# [Problem description]
Please output, as a numbered list, the lines of the rows from the line containing "What distance must" up to and including the line containing "the point at 675,793 <", leaving out blank lines and giving nothing else.

Items stored from a collection

'''

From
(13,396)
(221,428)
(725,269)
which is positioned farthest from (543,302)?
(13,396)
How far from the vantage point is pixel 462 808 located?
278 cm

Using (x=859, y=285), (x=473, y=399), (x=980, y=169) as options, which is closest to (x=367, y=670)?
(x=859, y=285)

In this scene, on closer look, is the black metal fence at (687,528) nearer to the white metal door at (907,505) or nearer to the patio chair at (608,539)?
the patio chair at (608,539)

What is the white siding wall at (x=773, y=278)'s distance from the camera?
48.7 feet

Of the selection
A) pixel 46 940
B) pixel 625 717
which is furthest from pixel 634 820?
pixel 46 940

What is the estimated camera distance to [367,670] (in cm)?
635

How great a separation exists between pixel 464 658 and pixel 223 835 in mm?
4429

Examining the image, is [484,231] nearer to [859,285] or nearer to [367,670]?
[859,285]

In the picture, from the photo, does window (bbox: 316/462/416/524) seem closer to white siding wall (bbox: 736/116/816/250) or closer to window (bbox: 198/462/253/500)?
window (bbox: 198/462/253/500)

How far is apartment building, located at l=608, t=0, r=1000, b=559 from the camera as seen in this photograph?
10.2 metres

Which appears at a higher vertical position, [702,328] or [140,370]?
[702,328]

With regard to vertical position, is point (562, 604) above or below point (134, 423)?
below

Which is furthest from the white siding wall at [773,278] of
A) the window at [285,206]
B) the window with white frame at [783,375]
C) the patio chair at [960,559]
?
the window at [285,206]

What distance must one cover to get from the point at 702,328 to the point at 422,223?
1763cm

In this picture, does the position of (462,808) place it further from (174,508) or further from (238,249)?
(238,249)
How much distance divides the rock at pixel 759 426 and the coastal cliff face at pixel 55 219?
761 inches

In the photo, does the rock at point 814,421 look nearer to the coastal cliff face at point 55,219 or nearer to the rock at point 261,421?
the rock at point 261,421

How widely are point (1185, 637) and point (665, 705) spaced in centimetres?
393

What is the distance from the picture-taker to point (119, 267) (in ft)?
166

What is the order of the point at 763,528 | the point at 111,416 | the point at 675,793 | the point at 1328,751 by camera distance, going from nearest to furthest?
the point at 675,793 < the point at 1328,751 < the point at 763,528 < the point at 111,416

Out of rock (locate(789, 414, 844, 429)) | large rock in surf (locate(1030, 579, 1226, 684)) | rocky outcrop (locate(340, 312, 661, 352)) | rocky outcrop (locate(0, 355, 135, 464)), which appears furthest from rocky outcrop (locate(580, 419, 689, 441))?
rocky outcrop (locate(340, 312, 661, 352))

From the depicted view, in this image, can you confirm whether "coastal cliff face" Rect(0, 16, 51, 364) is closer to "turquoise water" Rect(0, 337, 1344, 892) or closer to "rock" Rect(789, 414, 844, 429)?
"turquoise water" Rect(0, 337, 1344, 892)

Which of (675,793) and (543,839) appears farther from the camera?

'''

# [Answer to the problem]
1. What distance must one cover to get from the point at 702,328 to the point at 422,223?
2. 1763cm
3. In this picture, does the position of (462,808) place it further from (174,508) or further from (238,249)?
4. (238,249)
5. How much distance divides the rock at pixel 759 426 and the coastal cliff face at pixel 55 219?
6. 761 inches
7. In the photo, does the rock at point 814,421 look nearer to the coastal cliff face at point 55,219 or nearer to the rock at point 261,421?
8. the rock at point 261,421
9. How widely are point (1185, 637) and point (665, 705) spaced in centimetres?
10. 393
11. What is the distance from the picture-taker to point (119, 267) (in ft)?
12. 166
13. What is the order of the point at 763,528 | the point at 111,416 | the point at 675,793 | the point at 1328,751 by camera distance, going from nearest to furthest?
14. the point at 675,793 < the point at 1328,751 < the point at 763,528 < the point at 111,416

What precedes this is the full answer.